**Tasks to perform**
1 – Answer these questions about the Cincinnati farm thread:
(a) What minimum acreage does the first post ask for?
(b) In which county is Lebanon, Ohio?
(c) What price is listed for the property on Emmons Road?
2 – Extend the forum thread about finding a small farm near Cincinnati, starting after its final sentence.

─── Excerpt provided ───

# Cincinnati



## holsteintater (May 22, 2004)

We are looking for a small farm (10+ acres) within 40 minutes from northern Cincinnati. We want a secluded property with a barn and fenced pastures, well water and a basement. We're prefer a newer home in good condition with 3+ bedrooms. 

I'd appreciate any help!


----------



## Scott SW Ohio (Sep 20, 2003)

Hi holsteintater. I live in Lebanon, Ohio. That's 30 miles northeast of downtown Cincinnati, in Warren County. 

I just wanted to put in a plug for this area. Lebanon is a delightful county seat town with a nice historic downtown shopping district, home to a number of fun festivals year-round, and with easy access south via I-71. The area around us is a nice mix of flat to rolling countryside with many small farms like you describe. It should not be too hard for you to find something here that meets your needs. There was a lot of building going on here a few years ago but that has slowed considerably, easing pressure on land prices.

I'm sure you are using the usual online resources for your housing search. A good one I use is www.huff.com. Their site has a nice map search feature. I just spent a few minutes looking and found a listing at 4960 Emmons Road, Turtle Creek Township, 45054, as an example. This is a 4 bedroom brick ranch with basement on 15 acres with a good-sized barn with loft (but no fencing that I could see), well water and septic, $235K. I don't know your price rance but that's a pretty good price hereabouts for this setup.

─── Excerpted records ───

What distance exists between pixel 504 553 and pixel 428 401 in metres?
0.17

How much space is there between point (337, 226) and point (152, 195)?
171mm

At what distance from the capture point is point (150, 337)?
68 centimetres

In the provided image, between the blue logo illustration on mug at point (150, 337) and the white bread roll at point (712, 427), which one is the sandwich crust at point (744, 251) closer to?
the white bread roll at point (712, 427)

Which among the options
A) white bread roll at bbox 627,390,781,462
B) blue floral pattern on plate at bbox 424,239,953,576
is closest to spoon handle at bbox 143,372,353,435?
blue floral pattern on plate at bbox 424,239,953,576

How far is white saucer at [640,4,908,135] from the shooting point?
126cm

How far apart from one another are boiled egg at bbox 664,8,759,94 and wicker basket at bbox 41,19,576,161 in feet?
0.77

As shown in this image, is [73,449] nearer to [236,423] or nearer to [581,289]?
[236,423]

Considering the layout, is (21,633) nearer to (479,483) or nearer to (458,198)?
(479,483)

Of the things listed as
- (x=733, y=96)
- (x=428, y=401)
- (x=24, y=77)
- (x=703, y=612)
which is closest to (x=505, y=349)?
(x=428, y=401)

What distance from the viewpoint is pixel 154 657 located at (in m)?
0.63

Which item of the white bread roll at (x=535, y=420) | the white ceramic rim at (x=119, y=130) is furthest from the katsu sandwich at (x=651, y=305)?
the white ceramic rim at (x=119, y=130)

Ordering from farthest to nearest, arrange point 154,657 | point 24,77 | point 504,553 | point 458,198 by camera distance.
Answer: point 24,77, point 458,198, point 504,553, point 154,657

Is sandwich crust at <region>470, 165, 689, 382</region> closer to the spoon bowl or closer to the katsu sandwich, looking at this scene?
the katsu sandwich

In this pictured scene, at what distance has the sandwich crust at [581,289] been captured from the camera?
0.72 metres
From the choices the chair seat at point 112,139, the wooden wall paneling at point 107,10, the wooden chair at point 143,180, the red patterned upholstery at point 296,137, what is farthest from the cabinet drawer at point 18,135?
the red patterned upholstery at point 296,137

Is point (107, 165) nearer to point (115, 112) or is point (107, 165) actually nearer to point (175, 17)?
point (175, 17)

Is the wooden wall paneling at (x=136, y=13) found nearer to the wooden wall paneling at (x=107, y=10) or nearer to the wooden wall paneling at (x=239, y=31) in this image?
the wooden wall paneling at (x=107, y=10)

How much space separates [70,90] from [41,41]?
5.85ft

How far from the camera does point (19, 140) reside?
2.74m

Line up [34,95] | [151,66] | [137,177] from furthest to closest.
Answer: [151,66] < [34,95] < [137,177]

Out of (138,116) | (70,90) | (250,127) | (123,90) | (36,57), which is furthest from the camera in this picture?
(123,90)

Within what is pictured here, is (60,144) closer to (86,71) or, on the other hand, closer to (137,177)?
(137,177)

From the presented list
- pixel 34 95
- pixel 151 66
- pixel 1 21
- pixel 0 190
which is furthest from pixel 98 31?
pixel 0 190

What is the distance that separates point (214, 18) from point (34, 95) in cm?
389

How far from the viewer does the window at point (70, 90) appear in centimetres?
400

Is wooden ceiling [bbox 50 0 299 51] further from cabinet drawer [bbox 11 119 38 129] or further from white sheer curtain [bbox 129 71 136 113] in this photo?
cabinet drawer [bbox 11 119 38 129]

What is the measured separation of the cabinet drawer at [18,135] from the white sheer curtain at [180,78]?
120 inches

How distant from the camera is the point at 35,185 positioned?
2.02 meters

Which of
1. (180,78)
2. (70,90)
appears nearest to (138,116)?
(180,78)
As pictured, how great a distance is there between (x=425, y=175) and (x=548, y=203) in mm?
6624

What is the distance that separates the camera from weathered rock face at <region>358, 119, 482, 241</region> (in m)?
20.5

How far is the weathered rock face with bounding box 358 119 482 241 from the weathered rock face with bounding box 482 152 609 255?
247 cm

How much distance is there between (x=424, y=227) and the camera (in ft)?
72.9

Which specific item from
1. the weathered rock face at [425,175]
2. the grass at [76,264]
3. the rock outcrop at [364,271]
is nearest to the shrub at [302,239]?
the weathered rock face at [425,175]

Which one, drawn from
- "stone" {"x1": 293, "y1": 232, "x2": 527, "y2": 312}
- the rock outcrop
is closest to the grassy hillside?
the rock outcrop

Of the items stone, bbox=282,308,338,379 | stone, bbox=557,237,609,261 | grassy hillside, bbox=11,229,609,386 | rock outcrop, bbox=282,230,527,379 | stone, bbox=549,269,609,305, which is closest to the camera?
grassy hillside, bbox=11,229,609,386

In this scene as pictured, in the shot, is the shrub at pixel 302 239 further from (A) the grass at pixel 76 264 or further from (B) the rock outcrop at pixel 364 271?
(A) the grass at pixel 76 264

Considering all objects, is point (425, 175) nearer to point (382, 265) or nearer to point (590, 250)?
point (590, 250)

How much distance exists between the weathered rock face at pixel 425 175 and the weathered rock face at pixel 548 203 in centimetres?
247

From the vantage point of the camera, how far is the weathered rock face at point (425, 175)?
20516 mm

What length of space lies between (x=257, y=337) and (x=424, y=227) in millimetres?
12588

───

**Results of the tasks**
1 –
(a) 10+ acres
(b) Warren County
(c) $235K

2 –
I am buying a house right now and working with Henkle and Schueler Realtors in Lebanon. I can't say enough for this agency and could recommend a buyer's agent in their office that has helped us a lot if you need one. [Too bad you aren't looking for a fixer-upper tower Victorian on four acres - I'll be putting that up for sale shortly - but that's another story.]

Not sure if you already are familiar with Greater Cincinnati but I would be glad to answer any questions about the area if you find something hereabouts. Also I am familiar with the Clermont and Brown County areas, having lived down there for several years, and might be able to give you information regarding that area too.

In any case, good luck in finding your place!


----------



## mesa123 (Jan 15, 2009)

I will also recommend the Eaton/Camden area, which is where I live. Lots and lots of farms, not much development yet. Camden is a cute little village and Eaton is a good sized town, complete with a Walmart and Tractor Supply. Lots of cattle farms, a good number of horse farms...good decent people for the most part. I love it here. 

I can't provide any specifics as to properties that are available...just that its a great area, with good highway access and not too far from Interstates 75 and 70.


----------



## Danaus29 (Sep 12, 2005)

mesa123, you live in Eaton???? My mom lives there! The farm I grew up on is located between Gratis and West Alexandria.
Sorry, thread drift.

You should check craigslist in the dayton/springfield area and also the cincinnati area. I've been watching real estate on cl and it seems like a buyers market. Most properties with that much land will have at least one private well and a septic system. If you want to have animals don't buy through Countrytime or any other sales place that has "deed restricted" properties. The state allows livestock on property of more than 5 acres but if you buy something "deed restricted" they allow horses only. I've had to be very careful about that in my search.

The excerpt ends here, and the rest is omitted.